Follow-up question -- if we hire a new nanny and he/she asks what happened to the old one, what would you say?
NP here.
Yes, as soon as I read your post I thought you must be describing an older nanny. Is she from another country? My guess would be that she is, as that kind of commentary is often a cultural thing when older women are 'entitled' to teach younger people - even their bosses - because of their greater experience.
I wouldn't be comfortable with it either, OP, so I'm not trying to excuse it, but you should know that this isn't uncommon and she almost certainly doesn't mean anything bad by it. I'm not sure if a speech would make a difference, it would probably just put her on edge and make her feel defensive, but I'm curious what you say to her now when she makes those comments?
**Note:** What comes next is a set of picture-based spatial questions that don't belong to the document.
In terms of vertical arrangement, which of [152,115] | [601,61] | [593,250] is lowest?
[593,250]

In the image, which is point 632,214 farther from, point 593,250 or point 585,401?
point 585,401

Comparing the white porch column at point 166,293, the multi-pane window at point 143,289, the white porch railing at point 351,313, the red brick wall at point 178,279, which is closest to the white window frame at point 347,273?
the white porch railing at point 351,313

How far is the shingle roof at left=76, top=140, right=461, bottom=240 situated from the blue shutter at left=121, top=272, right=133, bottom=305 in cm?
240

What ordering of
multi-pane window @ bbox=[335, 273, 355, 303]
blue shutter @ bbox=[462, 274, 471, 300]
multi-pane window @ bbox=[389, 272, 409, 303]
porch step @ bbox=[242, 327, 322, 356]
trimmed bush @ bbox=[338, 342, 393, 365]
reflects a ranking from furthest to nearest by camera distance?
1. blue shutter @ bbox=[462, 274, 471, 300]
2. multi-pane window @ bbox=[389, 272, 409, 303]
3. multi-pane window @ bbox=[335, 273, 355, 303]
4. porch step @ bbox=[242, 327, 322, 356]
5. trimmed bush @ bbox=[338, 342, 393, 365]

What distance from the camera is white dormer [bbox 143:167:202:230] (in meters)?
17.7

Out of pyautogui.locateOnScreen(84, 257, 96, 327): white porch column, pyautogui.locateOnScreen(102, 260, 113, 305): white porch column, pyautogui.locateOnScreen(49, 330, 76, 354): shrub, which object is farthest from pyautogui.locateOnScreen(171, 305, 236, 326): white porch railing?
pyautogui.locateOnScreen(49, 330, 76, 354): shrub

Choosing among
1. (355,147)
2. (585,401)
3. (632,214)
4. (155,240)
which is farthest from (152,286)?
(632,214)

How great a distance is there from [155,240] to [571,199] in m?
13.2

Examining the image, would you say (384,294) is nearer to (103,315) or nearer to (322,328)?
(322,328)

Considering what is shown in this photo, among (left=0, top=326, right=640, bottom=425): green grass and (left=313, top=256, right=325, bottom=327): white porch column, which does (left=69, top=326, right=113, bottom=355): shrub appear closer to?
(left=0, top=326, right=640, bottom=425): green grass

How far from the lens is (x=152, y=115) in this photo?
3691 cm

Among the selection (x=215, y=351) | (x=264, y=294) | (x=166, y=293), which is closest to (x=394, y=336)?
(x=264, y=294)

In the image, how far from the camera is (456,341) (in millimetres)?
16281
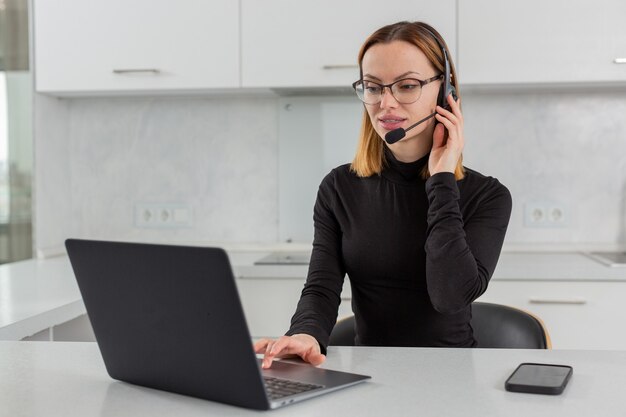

If you shut her down with a short but firm, "We're really happy with our wallpaper and it's hurtful to hear people criticize it," or, "We all have our vices... mine happens to be soda, what's yours?" you might find you'll get further in your relationship. If you've tried that unsuccessfully or aren't interested in trying it, go for a younger (but not young, something like 25-35) nanny who won't be as likely to feel entitled to criticize you and your choices.
OP here -- I actually said something almost exactly like that to the soda comment. And for some of the other things -- carpet, for instance -- I've said "we are fine with what we have, thanks" and ended the conversation quickly. The problem is that I hate having to do this 5 times a day in what are very short conversations (when she arrives and when I return home). And what I didn't add is that I'm about to be home with her for a good four months while I'm on maternity leave beginning in December. I just don't think that will go well if this hasn't been addressed or we haven't moved on.
Anonymous wrote:Anonymous wrote:OP here -- would you believe she's in her 50s? I think she is sort of looking for "insta-family", where she can have that kind of role. Unfortunately, we're not it. Thanks for the advice.
Follow-up question -- if we hire a new nanny and he/she asks what happened to the old one, what would you say?
NP here.
Yes, as soon as I read your post I thought you must be describing an older nanny. Is she from another country? My guess would be that she is, as that kind of commentary is often a cultural thing when older women are 'entitled' to teach younger people - even their bosses - because of their greater experience.
I wouldn't be comfortable with it either, OP, so I'm not trying to excuse it, but you should know that this isn't uncommon and she almost certainly doesn't mean anything bad by it. I'm not sure if a speech would make a difference, it would probably just put her on edge and make her feel defensive, but I'm curious what you say to her now when she makes those comments?
If you shut her down with a short but firm, "We're really happy with our wallpaper and it's hurtful to hear people criticize it," or, "We all have our vices... mine happens to be soda, what's yours?" you might find you'll get further in your relationship. If you've tried that unsuccessfully or aren't interested in trying it, go for a younger (but not young, something like 25-35) nanny who won't be as likely to feel entitled to criticize you and your choices.